Mark Jenkins ne vient pas d’un quartier difficile de New York ni d’un atelier d’art. Au contraire, il a obtenu un diplôme de géologie en Virginie. Un jour, l’idée lui vient d’expérimenter le scotch. Il se souvient d’un jeu auquel il jouait lorsqu’il était enfant : envelopper les crayons dans du scotch, puis retirer la surface transparente au contraire, obtenant ainsi une réplique vide de l’objet. Il commence à emballer les objets qu’il trouve à la maison : crayons, stylos, pots. Plus tard, il essaie de s’emballer lui-même. Il se rend vite compte qu’un outil aussi simple était capable de reproduire n’importe quel type de forme, de donner vie à de véritables sculptures à façonner à sa guise. Au début, il commence à fabriquer de petites figurines de poupées, puis des personnes grandeur nature. Assis, debout, accroupis, étendus. Ses amis deviennent les modèles de répliques vides qui prennent une vie propre, indépendante du corps qui les a générées.

Mark commence à jouer avec ces corps vides, à les habiller, à leur donner une identité, et à les placer dans des points stratégiques de la ville pour voir l’effet qu’ils auraient sur les passants. En effet, habillés comme ça, avec des chaussures, un jean et un sweat-shirt, avec une perruque ou une capuche, ces personnages sont extrêmement réalistiques et ils attirent immédiatement le regard de ceux qui passent, provoquant un premier sentiment d’éloignement et de perplexité. Que fait un homme allongé dans la rivière ? Une fille sur une balançoire suspendue à un pont ? Un homme sortant d’un panier ou pêchant dans une fontaine ? Après une invitation de Banksy à une exposition collective à Londres, sa carrière décolle. Les sculptures de Jenkins sont de véritables expériences sociales, la rue devient la scène, les passants peu méfiants deviennent les acteurs. Les réactions les plus disparates sont observées, plus la sculpture est dérangeante, plus les gens réagissent de manière irrationnelle et incontrôlée. Et c’est exactement ce qui intéresse Jenkins : casser la monotonie du quotidien, choquer le passant et l’amener à se comporter de manière authentique et anticonformiste.

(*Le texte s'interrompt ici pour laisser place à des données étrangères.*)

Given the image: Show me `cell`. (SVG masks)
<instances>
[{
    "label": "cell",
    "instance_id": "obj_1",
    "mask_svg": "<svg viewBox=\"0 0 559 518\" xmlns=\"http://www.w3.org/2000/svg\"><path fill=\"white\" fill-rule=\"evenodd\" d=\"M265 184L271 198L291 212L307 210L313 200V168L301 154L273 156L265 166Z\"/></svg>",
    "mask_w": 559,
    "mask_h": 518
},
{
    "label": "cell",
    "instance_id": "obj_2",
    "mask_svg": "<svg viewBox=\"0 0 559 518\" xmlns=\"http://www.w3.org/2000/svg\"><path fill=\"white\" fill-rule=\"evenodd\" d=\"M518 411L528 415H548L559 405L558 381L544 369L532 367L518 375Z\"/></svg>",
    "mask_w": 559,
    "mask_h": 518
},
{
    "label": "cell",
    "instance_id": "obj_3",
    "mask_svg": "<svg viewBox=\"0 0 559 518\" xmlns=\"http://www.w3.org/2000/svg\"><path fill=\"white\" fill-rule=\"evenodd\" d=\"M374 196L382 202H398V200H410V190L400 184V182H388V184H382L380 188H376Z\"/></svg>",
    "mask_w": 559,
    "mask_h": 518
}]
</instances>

Le véritable message derrière la plupart des sculptures de Jenkins est social ou politique. Leur but est de susciter une réflexion sur de multiples sujets, qui concernent souvent la marginalisation, la santé mentale, le changement climatique ou les contradictions de la société contemporaine. Ces sujets sont si puissants dans leur intention parce qu’ils sont tridimensionnels, ils attirent notre attention parce qu’ils sont catapultés dans un quotidien qui voyage de plus en plus sur les deux dimensions du smartphone. Bien sûr, ils nous frappent aussi parce qu’ils sont dérangeants et parfois grotesques, mais, après tout, l’humour noir est né dans des temps sombres.